WRITTEN REQUEST.
Please copy out the rows below word for word, starting at the line that contains "In this image, would" and ending with the final line of the rows, both included.

INFORMATION SUPPLIED.
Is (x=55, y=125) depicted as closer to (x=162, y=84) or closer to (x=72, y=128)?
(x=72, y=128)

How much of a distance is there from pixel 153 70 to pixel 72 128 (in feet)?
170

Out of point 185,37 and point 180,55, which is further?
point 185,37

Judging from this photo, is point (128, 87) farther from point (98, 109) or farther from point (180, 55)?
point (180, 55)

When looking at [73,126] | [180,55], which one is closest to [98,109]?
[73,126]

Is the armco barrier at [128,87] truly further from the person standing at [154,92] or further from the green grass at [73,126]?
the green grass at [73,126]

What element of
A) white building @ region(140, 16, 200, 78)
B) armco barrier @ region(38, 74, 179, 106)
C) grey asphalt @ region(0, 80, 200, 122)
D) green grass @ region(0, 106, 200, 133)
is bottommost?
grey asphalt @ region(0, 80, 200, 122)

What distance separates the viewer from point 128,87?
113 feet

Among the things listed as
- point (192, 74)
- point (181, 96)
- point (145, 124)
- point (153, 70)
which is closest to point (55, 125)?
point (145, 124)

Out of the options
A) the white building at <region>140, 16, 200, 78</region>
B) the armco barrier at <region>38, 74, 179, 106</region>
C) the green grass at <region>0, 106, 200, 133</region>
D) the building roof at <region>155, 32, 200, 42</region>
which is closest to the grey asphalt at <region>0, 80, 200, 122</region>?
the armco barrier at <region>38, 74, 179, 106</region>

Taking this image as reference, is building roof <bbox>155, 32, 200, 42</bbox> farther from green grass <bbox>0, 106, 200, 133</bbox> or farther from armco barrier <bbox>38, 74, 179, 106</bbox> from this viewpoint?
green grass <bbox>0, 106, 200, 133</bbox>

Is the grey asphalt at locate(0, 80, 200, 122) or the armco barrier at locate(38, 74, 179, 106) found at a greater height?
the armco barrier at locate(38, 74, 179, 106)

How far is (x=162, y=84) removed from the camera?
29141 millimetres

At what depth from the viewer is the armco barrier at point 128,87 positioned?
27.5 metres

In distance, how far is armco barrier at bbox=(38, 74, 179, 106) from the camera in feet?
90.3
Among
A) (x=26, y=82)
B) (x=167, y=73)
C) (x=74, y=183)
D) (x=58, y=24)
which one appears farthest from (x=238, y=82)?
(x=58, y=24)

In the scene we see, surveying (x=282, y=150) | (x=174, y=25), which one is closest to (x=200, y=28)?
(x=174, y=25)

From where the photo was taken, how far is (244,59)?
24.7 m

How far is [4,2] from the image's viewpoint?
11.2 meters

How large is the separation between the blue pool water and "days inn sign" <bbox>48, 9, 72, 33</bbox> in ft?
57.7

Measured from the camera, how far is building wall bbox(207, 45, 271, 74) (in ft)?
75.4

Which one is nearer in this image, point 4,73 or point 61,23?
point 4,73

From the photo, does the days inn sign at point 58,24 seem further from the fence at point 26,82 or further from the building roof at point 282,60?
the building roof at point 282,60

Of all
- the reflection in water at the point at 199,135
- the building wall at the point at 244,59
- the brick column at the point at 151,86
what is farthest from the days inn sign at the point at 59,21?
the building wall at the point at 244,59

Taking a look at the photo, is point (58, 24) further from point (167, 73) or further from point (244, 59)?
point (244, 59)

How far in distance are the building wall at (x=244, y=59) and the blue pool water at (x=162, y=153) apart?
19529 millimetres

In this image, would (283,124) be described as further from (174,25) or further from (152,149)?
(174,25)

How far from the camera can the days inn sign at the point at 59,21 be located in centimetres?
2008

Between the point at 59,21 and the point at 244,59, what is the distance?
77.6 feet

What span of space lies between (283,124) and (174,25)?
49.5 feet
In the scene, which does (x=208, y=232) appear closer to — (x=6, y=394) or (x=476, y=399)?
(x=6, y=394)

ANSWER.
In this image, would (283,124) be described as further from (174,25) or further from (152,149)?
(174,25)

How far from the camera can the days inn sign at the point at 59,21 be located in centimetres?
2008

Between the point at 59,21 and the point at 244,59, what is the distance?
77.6 feet

What span of space lies between (283,124) and (174,25)?
49.5 feet
In the scene, which does (x=208, y=232) appear closer to — (x=6, y=394) or (x=476, y=399)?
(x=6, y=394)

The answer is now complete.